The story was in all the media, but did you happen to notice the March 4th Vancouver Province Newspaper article titled "Vancouver home sales plunge 29% in February, prices fall"? (that's a screenshot of the story above).

 Did you notice the picture and caption accompanying the story?


The photo caption says: "The exterior of 3810 Marine Drive in West Vancouver.  The 5,500 square foot waterfront mansion is listed for $38 million."

Of course, if you follow this blog (and clearly the Province Newspaper does not), you know there is no such mansion. The house pictured isn't really there.

How is it that one of Vancouver's daily newspaper's continues to perpetuate this fallacy, particularly since the Province's sister newspaper - the Vancouver Sun - has already issued a statement about why it pulled the photos it published?

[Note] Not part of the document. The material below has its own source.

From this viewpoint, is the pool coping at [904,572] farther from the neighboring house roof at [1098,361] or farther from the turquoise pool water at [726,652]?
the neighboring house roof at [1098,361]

You will recall that Business in Vancouver explored the issue:


BIV noted that:
The story first appeared in the North Shore News on February 18 about a house listed for $38 million, accompanied by a photo of the real house, a sprawling rancher-style suburban home.

The fake photos went viral when the story was picked up by the Vancouver Sun, who added a photo gallery showing gilt-covered rooms in the style of Louis XVI and the opulent exterior of the house, taken from the realtor’s website.

The paper neglected to say that the images were photo illustrations. On February 25, the Sun published a correction, and the story has now been removed from its website.

But by then, the story had been picked up by the U.K.’s Daily Mail, who published the photos on its website under the headline: “The $38 million Vancouver mansion that is Canada's most expensive home and also one of its ugliest too.”

Realtor Laura McLaren said the blogger is wrong and that the photos on her site, which have now all been removed apart from the external shot (pictured above), were always identified as photo renderings of "what could be built on this property."

“The pictures are renderings and you can see that they’re renderings … Each picture had ‘these are renderings,’” said McLaren.
But as we noted in our original post, the main page of the real estate agent's website gave no indication that the photos were renderings.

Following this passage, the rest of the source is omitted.